Redefining your reporting operating model for sustainability 

Redefining your reporting operating model for sustainability 

Fri 23 Jun 2023

The arrival of the Corporate Sustainability Reporting Directive (CSRD) brings with it the need for greater accuracy and reliability of sustainability reporting for many more companies, not least because reporting will be subject to audit. With the EU’s ambition to bring sustainability reporting on an equal footing with financial reporting over time, it’s expected that the finance department will often be tasked with the sustainability reporting function. Yet, this raises several questions that organisations need to consider if the levels of accuracy and reliability that sustainability reporting now demands are to be achieved. 

For some organisations, it will require redefining the target operating model to cope with the additional challenges sustainability reporting brings. As a first step, asking pertinent questions to assess the impact of sustainability reporting on the finance and sustainability functions will help kickstart a process that takes organisations from the planning stage to transformation and on to the run phase.  

What is the finance functions role and how can it add value? 

The EU taxonomy for sustainable activities has triggered interest for the finance function to take on the role of sustainability reporting. At the same time, this expands the scope from working with financial data within clearly defined company parameters to a broader range of financial and non-financial data across an organisation’s entire value chain.
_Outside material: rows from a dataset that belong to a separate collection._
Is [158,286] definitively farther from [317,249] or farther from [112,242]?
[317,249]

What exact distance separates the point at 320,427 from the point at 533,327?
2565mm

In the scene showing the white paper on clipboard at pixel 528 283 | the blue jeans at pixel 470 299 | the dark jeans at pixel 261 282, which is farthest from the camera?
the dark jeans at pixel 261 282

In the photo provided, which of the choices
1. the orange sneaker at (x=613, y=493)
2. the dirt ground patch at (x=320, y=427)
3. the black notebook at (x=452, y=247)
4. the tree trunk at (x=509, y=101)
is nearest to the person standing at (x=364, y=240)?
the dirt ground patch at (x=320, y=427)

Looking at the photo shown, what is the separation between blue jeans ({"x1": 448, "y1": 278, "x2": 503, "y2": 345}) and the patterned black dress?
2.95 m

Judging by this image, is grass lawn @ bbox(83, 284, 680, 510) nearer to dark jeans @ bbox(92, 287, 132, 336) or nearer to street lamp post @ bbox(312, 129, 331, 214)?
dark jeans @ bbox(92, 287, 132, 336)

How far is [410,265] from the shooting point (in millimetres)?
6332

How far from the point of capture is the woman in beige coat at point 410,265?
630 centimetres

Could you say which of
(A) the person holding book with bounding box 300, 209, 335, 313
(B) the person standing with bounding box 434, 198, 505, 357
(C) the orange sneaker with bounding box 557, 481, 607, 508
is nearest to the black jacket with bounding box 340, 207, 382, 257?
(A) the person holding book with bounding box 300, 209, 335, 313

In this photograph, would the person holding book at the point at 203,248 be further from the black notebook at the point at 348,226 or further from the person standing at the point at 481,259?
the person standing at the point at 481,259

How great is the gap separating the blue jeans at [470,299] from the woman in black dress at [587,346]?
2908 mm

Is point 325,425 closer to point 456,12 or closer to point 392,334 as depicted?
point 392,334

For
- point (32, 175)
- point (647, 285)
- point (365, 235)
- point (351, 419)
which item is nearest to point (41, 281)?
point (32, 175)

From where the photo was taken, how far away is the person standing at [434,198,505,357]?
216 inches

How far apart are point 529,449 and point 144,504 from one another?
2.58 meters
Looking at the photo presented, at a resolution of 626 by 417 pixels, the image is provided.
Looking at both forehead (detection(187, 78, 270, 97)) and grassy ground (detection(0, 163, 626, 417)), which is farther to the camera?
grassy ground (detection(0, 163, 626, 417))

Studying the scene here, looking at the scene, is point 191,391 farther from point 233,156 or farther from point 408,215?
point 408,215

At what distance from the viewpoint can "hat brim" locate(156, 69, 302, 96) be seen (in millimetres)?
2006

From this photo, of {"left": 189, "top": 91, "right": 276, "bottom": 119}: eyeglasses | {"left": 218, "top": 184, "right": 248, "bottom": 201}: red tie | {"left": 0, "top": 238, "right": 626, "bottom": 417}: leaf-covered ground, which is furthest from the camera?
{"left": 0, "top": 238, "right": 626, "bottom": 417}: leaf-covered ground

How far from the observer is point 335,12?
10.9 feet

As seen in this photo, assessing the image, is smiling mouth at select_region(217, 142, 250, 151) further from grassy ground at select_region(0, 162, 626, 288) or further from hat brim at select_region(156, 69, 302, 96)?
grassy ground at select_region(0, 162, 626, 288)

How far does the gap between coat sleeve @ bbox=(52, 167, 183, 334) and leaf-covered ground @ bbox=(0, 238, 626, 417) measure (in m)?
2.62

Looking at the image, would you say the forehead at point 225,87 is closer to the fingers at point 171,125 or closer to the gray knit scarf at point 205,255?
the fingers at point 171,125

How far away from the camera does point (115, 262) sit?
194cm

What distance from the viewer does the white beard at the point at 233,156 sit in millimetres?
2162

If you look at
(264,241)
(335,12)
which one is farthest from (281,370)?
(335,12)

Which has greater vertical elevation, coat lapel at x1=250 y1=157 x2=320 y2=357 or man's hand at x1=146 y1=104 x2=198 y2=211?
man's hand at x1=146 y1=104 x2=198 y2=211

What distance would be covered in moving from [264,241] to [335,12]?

While this may make the role more interesting, it presents challenges to developing a reporting operating model that shows precise alignment and progress on sustainability targets set as required by CSRD. How much the finance function needs to adapt will depend on the level of sustainability reporting maturity already attained. Still, it is essential to reevaluate the finance function’s role to ensure the right metrics, monitoring processes and expertise are all in place. 

With current metrics heavily relying on sector averages and proxies, developing metrics specific to a company’s sustainability requirements also adds value to the finance function as it allows more accurate measurement of return on transformational investments made to, for example, reduce carbon emissions or improve biodiversity. On a broader scale, the ability of the finance function to give strategic support to sustainability initiatives through accurate key performance indicators (KPIs) will be an invaluable tool at managerial and board levels, particularly in aligning pay and bonuses with sustainable objectives. 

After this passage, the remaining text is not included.